Add indexed() and Collection conformances for enumerated() and zip(::)

June 11, 2024 · View on GitHub

Introduction

This proposal aims to fix the lack of Collection conformance of the sequences returned by zip(_:_:) and enumerated(), preventing them from being used in a context that requires a Collection. Also included is the addition of the indexed() method on Collection as a more ergonomic, efficient, and correct alternative to c.enumerated() and zip(c.indices, c).

Swift-evolution thread: Pitch

Motivation

Currently, the Zip2Sequence and EnumeratedSequence types conform to Sequence, but not to any of the collection protocols. Adding these conformances was impossible before SE-0234 Remove Sequence.SubSequence, and would have been an ABI breaking change before the language allowed @available annotations on protocol conformances (PR). Now we can add them!

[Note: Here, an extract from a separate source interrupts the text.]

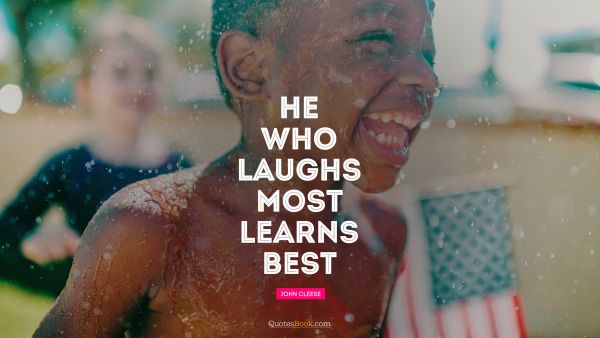 RECENT QUOTES Quote - He who laughs most, learns best. John Cleese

Conformance to the collection protocols can be beneficial in a variety of ways, for example:

  • (1000..<2000).enumerated().dropFirst(500) becomes a constant time operation.
  • zip("abc", [1, 2, 3]).reversed() will return a ReversedCollection rather than allocating a new array.
  • SwiftUI’s List and ForEach views will be able to directly take an enumerated or zipped collection as their data.

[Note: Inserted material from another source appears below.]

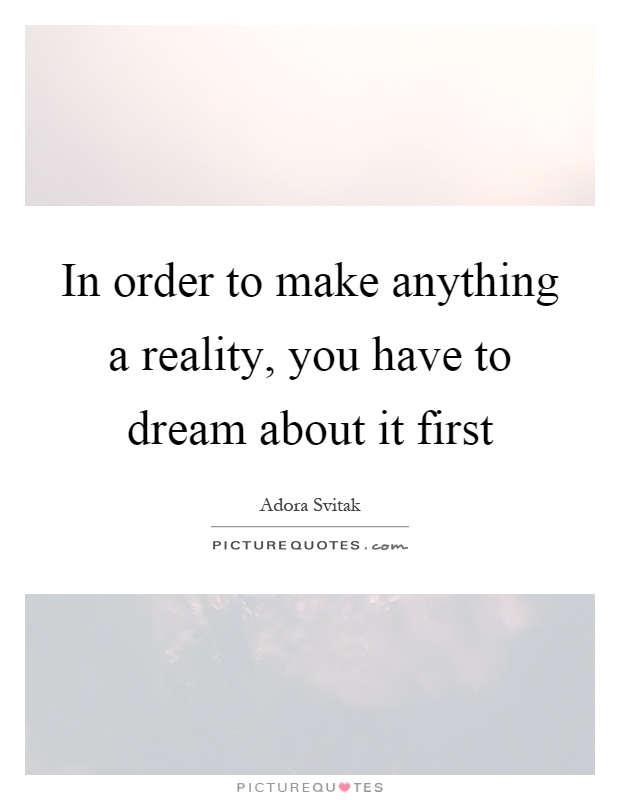 In order to make anything a reality, you have to dream about it first Picture Quote #1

This proposal also includes the addition of the indexed() method (which can already be found in the Swift Algorithms package) as an alternative for many use cases of zip(_:_:) and enumerated(). When the goal is to iterate over a collection’s elements and indices at the same time, enumerated() is often inadequate because it provides an offset, not a true index. For many collections this integer offset is different from the Index type, and in the case of ArraySlice in particular this offset is a common source of bugs when the slice’s startIndex isn’t 0. zip(c.indices, c) solves these problems, but it is less ergonomic than indexed() and potentially less performant when traversing the indices of a collection is computationally expensive.

Detailed design

Conditionally conform Zip2Sequence to Collection and BidirectionalCollection.

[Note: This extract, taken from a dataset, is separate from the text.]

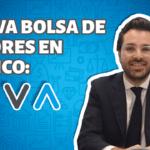 Qué significa que haya una nueva Bolsa de valores en México: BIVA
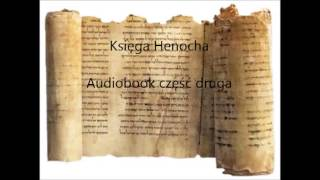 Księga Henocha audiobook cz. 2 Lektor: KoDeR76 (E-book)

Note: OS version 9999 is a placeholder and will be replaced with whatever actual OS versions this functionality will be introduced in.

@available(macOS 9999, iOS 9999, watchOS 9999, tvOS 9999, *)
extension Zip2Sequence: Collection
  where Sequence1: Collection, Sequence2: Collection
{
  // ...
}

@available(macOS 9999, iOS 9999, watchOS 9999, tvOS 9999, *)
extension Zip2Sequence: BidirectionalCollection
  where Sequence1: BidirectionalCollection, Sequence2: BidirectionalCollection
{
  // ...
}

Add a zip(_:_:) overload that returns a random-access collection when given two random-access collections.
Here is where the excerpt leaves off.